The U.S. Army has turned over management of historic Fort Monroe to the commonwealth of Virginia.
The Hampton, Va., landmark, which has been operating since 1823, was ordered closed six years ago as part of a plan to cut costs.
The stone citadel was named after President James Monroe and became a haven for slaves during the Civil War.
Blacks who managed to make it to the fort were declared contraband of war by the fort's commander and were given their freedom.
Now the commonwealth is hoping to transform parts of Fort Monroe into a national park.
"The Army's departure opens these doors to a much broader audience - the American people," Gen. Robert W. Cone, commanding general of the Army's Training and Doctrine Command, said during the citadel's deactivation ceremony.
Interior Secretary Ken Salazar said Thursday the National Park Service is taking the matter under advisement.

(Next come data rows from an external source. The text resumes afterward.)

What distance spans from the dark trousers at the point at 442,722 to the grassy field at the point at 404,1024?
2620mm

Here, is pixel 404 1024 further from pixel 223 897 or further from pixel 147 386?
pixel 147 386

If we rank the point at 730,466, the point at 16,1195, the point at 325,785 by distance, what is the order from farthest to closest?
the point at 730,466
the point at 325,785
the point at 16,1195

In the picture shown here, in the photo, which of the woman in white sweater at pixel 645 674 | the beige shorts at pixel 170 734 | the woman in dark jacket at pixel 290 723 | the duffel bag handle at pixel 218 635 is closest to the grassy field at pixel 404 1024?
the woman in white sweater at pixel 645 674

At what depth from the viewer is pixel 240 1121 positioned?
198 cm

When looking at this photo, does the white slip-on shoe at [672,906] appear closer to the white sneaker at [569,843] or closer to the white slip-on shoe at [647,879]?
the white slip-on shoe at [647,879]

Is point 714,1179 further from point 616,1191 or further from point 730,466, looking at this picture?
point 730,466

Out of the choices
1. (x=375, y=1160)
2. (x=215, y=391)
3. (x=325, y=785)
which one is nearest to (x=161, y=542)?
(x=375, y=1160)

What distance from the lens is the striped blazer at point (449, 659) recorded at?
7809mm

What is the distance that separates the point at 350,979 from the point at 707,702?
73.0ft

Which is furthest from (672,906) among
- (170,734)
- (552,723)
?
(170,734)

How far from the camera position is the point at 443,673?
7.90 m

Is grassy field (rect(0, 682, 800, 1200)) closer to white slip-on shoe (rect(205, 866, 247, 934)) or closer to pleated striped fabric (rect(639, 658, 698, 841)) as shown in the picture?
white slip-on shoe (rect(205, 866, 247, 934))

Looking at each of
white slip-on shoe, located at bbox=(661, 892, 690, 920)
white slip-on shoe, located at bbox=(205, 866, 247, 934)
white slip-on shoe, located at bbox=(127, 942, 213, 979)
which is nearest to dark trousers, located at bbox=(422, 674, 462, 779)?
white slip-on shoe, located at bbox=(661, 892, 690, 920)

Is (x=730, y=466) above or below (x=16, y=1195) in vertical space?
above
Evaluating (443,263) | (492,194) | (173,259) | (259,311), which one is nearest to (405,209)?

"We have heard loud and clear from the local community, Commonwealth and federal officials, and stakeholders everywhere that Fort Monroe is a place of unique historical and cultural significance that merits protection - and we agree," Salazar said in a statement.
"Fort Monroe helps tell the compelling story of our nation's arc from the Civil War to Civil Rights," he added.
"With such a rich history, it's no wonder that so many feel passionately about ensuring the site is preserved for future generations," Salazar said.
While the fort is in now under the control of the commonwealth, transfer of ownership won't be complete until January.
In the meantime, Gov. Bob McDonnell is asking the White House to have the military base declared a national monument and place it under federal control.